Old Well “Indeed. The 4th generation Shichiuemon Sadayasu Ohta was the fourth son of Giuemon Endo from Hinodeyama in the Asaka district. He became the husband of Kiku, the eldest daughter of the 3rd Generation. At the time of the 4th Generation the family business greatly flourished, and he received the same honors as a town magistrate. He was also favored by the samurai and the castle lord. The main house of Chozaemon was also flourishing, the 8th Chozaemon Yasutada enjoyed a salary of 300 koku as squire and town magistrate, being the head of a domain population of 100,000 koku and having much authority. It were good times during which the whole family was doing well. The following story about the 4th Generation has come down to us. Takeda has in its history been hit by two large fires, and the following story happened during the first fire. On March 27, 1860, fire broke out in Takeda and laid Nezaki to waste: a great disaster in which 658 houses burned down. At that time, the 4th Generation had promised a group of samurai from Nihonmatsu to go together to Tsuchiyu Onsen for a hot spring cure.

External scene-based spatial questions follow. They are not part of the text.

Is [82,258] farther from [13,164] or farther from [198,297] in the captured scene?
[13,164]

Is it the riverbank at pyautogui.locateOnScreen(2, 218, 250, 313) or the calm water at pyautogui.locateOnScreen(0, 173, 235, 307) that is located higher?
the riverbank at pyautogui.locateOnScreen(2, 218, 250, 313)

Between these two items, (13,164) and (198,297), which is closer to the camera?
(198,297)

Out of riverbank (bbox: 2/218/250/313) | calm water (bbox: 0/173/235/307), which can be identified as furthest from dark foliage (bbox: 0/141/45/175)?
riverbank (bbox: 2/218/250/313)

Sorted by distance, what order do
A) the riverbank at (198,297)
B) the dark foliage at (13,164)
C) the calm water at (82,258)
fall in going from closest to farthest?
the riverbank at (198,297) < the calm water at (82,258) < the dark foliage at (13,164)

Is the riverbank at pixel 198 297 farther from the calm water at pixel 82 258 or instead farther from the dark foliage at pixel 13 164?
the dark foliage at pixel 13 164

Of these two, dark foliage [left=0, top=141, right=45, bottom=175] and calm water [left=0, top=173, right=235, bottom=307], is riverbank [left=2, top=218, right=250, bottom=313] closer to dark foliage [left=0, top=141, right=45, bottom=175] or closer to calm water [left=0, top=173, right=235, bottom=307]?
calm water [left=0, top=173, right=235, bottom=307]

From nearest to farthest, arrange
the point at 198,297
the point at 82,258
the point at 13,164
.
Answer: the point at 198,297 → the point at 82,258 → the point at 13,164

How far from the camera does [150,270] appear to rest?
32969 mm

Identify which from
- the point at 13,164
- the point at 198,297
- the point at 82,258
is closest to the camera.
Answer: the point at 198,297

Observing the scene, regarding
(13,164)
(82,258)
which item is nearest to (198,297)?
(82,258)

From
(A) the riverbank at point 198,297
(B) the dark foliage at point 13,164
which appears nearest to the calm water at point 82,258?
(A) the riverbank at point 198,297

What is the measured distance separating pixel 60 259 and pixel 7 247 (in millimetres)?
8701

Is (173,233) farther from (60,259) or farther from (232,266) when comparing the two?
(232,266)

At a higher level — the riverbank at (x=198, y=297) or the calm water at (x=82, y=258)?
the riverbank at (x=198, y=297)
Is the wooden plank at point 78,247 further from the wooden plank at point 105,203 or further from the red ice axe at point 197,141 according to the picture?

His family told him he did not have to go at such a dangerous time, but he answered that a promise made to samurai always had to be kept and calmly set out on the trip. His family of course was worried, but the 4th Generation had a plan. Before he knew any details about the great fire of Nihonmatsu, the 4th Generation had on the way to Tsuchiyu bought a large supply of wood. Before he returned home, this huge supply arrived at the burned out premises of the Ohta home, so that rebuilding could be started sooner than elsewhere.”
Yeast “Terrific! At the time of such a serious accident, he was very self-composed.”
Old Well “The years the 4th Generation was head, were the fattest. There is also a story about the quince tree you just climbed. This large quince tree used to stand in the garden of the Miyanoshita villa of the Niwa lord. At a certain time, it was hit by lightning and exactly split in two. One half had been completely scooped out, and that half was given to the 4th Generation by the 9th Niwa lord, Lord Nagatomi. It served as a sign of the popular belief that a tree once hit by lightning would not be hit a second time. And it seems the 4th Generation also wanted to teach his descendants the maxim ‘kane wa karin,’ ‘we don’t borrow money’ (‘karin,’ ‘not to borrow,’ sounds the same as ‘karin,’ ‘quince tree’). This quince tree was planted in the yard of the brewery. It led to the family motto of the Ohtas ‘not to lend to those outside and not to borrow by those inside’ (‘soto ni kashi, uchi ni karin’).”
Yeast “So there was an oak (kashi) outside?”
Old Well “Exactly. What this expression points at is that the domain government asked for big loans at that time, and this quince tree may have been given in compensation. The 4th Generation appears both in the Account of Temples in Nihonmatsu and in the History of Nihonmatsu. He attracted a lot of attention. At the beginning of the Meiji period, an official of the domain administrative headquarters as a jest compared important citizens of the castle town to animals. His Ten Persons from Our Town became quite popular. The first of the ten was the 8th Chozaemon Ohta who was compared to a camel. The fourth comparison was of our 4th Generation, who was called ‘a restive horse.’ This was probably because of his great and unstoppable energy, and his guileless character. Well, let’s preserve the pit of this quince in sugar. It can remedy hoarseness.”